◆ **AIM OF THE TASK**
All of the records must be repeated exactly as they read.

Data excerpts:
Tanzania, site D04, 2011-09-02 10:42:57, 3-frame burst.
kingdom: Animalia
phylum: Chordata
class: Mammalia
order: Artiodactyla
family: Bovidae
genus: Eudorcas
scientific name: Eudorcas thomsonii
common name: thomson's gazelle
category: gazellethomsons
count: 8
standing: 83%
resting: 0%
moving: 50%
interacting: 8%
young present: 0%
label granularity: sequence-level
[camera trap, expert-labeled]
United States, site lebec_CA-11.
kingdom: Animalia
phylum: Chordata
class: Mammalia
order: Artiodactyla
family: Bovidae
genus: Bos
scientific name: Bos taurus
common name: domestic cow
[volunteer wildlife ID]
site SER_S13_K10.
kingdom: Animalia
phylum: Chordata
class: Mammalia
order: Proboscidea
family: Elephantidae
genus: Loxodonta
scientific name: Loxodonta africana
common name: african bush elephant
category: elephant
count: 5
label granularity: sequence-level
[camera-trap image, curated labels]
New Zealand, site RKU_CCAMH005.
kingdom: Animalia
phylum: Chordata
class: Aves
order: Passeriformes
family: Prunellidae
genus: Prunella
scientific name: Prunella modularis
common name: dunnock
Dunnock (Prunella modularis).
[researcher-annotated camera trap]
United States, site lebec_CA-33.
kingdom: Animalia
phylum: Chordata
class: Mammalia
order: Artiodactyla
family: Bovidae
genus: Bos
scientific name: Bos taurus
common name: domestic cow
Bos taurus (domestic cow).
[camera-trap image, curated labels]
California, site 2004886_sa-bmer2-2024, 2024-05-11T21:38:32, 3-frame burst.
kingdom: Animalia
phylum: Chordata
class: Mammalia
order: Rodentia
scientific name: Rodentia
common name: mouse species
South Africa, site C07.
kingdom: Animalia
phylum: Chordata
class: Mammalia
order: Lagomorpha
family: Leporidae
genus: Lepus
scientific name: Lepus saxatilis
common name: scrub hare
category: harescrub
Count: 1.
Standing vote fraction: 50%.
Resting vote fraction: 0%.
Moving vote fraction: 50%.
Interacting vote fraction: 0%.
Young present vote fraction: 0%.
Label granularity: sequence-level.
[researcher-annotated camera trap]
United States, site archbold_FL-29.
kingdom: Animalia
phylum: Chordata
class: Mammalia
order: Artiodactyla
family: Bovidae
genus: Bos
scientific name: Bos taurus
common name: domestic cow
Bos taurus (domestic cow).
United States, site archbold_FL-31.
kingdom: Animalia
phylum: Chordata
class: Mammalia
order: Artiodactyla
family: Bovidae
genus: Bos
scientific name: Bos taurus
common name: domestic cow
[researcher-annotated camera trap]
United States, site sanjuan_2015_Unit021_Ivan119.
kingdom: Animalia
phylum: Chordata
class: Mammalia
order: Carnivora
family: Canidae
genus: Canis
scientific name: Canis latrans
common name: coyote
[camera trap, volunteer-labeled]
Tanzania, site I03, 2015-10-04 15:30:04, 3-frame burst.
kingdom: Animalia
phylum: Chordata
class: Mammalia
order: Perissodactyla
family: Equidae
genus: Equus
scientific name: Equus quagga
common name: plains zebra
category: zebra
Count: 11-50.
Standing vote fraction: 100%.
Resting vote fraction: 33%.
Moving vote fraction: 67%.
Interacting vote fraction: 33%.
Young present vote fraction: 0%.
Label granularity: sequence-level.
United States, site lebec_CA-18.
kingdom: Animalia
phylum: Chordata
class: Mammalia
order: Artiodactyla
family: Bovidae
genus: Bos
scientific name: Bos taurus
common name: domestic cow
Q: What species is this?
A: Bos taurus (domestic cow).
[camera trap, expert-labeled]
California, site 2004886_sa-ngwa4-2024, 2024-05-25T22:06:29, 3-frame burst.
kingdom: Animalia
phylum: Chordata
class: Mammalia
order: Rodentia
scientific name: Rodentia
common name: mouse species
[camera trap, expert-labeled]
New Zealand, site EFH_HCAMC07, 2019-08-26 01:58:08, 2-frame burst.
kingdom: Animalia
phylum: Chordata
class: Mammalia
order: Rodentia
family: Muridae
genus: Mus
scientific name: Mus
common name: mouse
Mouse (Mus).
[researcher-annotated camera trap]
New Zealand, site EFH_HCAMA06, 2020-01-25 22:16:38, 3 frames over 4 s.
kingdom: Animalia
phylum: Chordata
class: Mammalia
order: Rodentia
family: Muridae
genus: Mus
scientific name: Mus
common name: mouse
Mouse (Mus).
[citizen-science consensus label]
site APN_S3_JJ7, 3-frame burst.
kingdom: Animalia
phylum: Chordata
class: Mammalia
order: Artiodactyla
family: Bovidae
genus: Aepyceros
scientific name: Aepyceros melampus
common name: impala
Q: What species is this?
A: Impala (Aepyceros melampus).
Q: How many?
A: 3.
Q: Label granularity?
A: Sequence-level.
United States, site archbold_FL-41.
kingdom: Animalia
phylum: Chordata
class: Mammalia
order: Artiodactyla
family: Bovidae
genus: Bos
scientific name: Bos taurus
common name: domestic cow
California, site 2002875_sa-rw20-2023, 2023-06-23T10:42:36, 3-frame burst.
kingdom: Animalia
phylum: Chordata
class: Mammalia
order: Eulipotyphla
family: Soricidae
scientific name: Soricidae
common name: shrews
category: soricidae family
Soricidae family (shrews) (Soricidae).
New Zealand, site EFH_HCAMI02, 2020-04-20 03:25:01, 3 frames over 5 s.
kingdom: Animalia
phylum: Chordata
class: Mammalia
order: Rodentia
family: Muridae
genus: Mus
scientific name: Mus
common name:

◆ **RESPONSE AREA**
Tanzania, site D04, 2011-09-02 10:42:57, 3-frame burst.
kingdom: Animalia
phylum: Chordata
class: Mammalia
order: Artiodactyla
family: Bovidae
genus: Eudorcas
scientific name: Eudorcas thomsonii
common name: thomson's gazelle
category: gazellethomsons
count: 8
standing: 83%
resting: 0%
moving: 50%
interacting: 8%
young present: 0%
label granularity: sequence-level
[camera trap, expert-labeled]
United States, site lebec_CA-11.
kingdom: Animalia
phylum: Chordata
class: Mammalia
order: Artiodactyla
family: Bovidae
genus: Bos
scientific name: Bos taurus
common name: domestic cow
[volunteer wildlife ID]
site SER_S13_K10.
kingdom: Animalia
phylum: Chordata
class: Mammalia
order: Proboscidea
family: Elephantidae
genus: Loxodonta
scientific name: Loxodonta africana
common name: african bush elephant
category: elephant
count: 5
label granularity: sequence-level
[camera-trap image, curated labels]
New Zealand, site RKU_CCAMH005.
kingdom: Animalia
phylum: Chordata
class: Aves
order: Passeriformes
family: Prunellidae
genus: Prunella
scientific name: Prunella modularis
common name: dunnock
Dunnock (Prunella modularis).
[researcher-annotated camera trap]
United States, site lebec_CA-33.
kingdom: Animalia
phylum: Chordata
class: Mammalia
order: Artiodactyla
family: Bovidae
genus: Bos
scientific name: Bos taurus
common name: domestic cow
Bos taurus (domestic cow).
[camera-trap image, curated labels]
California, site 2004886_sa-bmer2-2024, 2024-05-11T21:38:32, 3-frame burst.
kingdom: Animalia
phylum: Chordata
class: Mammalia
order: Rodentia
scientific name: Rodentia
common name: mouse species
South Africa, site C07.
kingdom: Animalia
phylum: Chordata
class: Mammalia
order: Lagomorpha
family: Leporidae
genus: Lepus
scientific name: Lepus saxatilis
common name: scrub hare
category: harescrub
Count: 1.
Standing vote fraction: 50%.
Resting vote fraction: 0%.
Moving vote fraction: 50%.
Interacting vote fraction: 0%.
Young present vote fraction: 0%.
Label granularity: sequence-level.
[researcher-annotated camera trap]
United States, site archbold_FL-29.
kingdom: Animalia
phylum: Chordata
class: Mammalia
order: Artiodactyla
family: Bovidae
genus: Bos
scientific name: Bos taurus
common name: domestic cow
Bos taurus (domestic cow).
United States, site archbold_FL-31.
kingdom: Animalia
phylum: Chordata
class: Mammalia
order: Artiodactyla
family: Bovidae
genus: Bos
scientific name: Bos taurus
common name: domestic cow
[researcher-annotated camera trap]
United States, site sanjuan_2015_Unit021_Ivan119.
kingdom: Animalia
phylum: Chordata
class: Mammalia
order: Carnivora
family: Canidae
genus: Canis
scientific name: Canis latrans
common name: coyote
[camera trap, volunteer-labeled]
Tanzania, site I03, 2015-10-04 15:30:04, 3-frame burst.
kingdom: Animalia
phylum: Chordata
class: Mammalia
order: Perissodactyla
family: Equidae
genus: Equus
scientific name: Equus quagga
common name: plains zebra
category: zebra
Count: 11-50.
Standing vote fraction: 100%.
Resting vote fraction: 33%.
Moving vote fraction: 67%.
Interacting vote fraction: 33%.
Young present vote fraction: 0%.
Label granularity: sequence-level.
United States, site lebec_CA-18.
kingdom: Animalia
phylum: Chordata
class: Mammalia
order: Artiodactyla
family: Bovidae
genus: Bos
scientific name: Bos taurus
common name: domestic cow
Q: What species is this?
A: Bos taurus (domestic cow).
[camera trap, expert-labeled]
California, site 2004886_sa-ngwa4-2024, 2024-05-25T22:06:29, 3-frame burst.
kingdom: Animalia
phylum: Chordata
class: Mammalia
order: Rodentia
scientific name: Rodentia
common name: mouse species
[camera trap, expert-labeled]
New Zealand, site EFH_HCAMC07, 2019-08-26 01:58:08, 2-frame burst.
kingdom: Animalia
phylum: Chordata
class: Mammalia
order: Rodentia
family: Muridae
genus: Mus
scientific name: Mus
common name: mouse
Mouse (Mus).
[researcher-annotated camera trap]
New Zealand, site EFH_HCAMA06, 2020-01-25 22:16:38, 3 frames over 4 s.
kingdom: Animalia
phylum: Chordata
class: Mammalia
order: Rodentia
family: Muridae
genus: Mus
scientific name: Mus
common name: mouse
Mouse (Mus).
[citizen-science consensus label]
site APN_S3_JJ7, 3-frame burst.
kingdom: Animalia
phylum: Chordata
class: Mammalia
order: Artiodactyla
family: Bovidae
genus: Aepyceros
scientific name: Aepyceros melampus
common name: impala
Q: What species is this?
A: Impala (Aepyceros melampus).
Q: How many?
A: 3.
Q: Label granularity?
A: Sequence-level.
United States, site archbold_FL-41.
kingdom: Animalia
phylum: Chordata
class: Mammalia
order: Artiodactyla
family: Bovidae
genus: Bos
scientific name: Bos taurus
common name: domestic cow
California, site 2002875_sa-rw20-2023, 2023-06-23T10:42:36, 3-frame burst.
kingdom: Animalia
phylum: Chordata
class: Mammalia
order: Eulipotyphla
family: Soricidae
scientific name: Soricidae
common name: shrews
category: soricidae family
Soricidae family (shrews) (Soricidae).
New Zealand, site EFH_HCAMI02, 2020-04-20 03:25:01, 3 frames over 5 s.
kingdom: Animalia
phylum: Chordata
class: Mammalia
order: Rodentia
family: Muridae
genus: Mus
scientific name: Mus
common name:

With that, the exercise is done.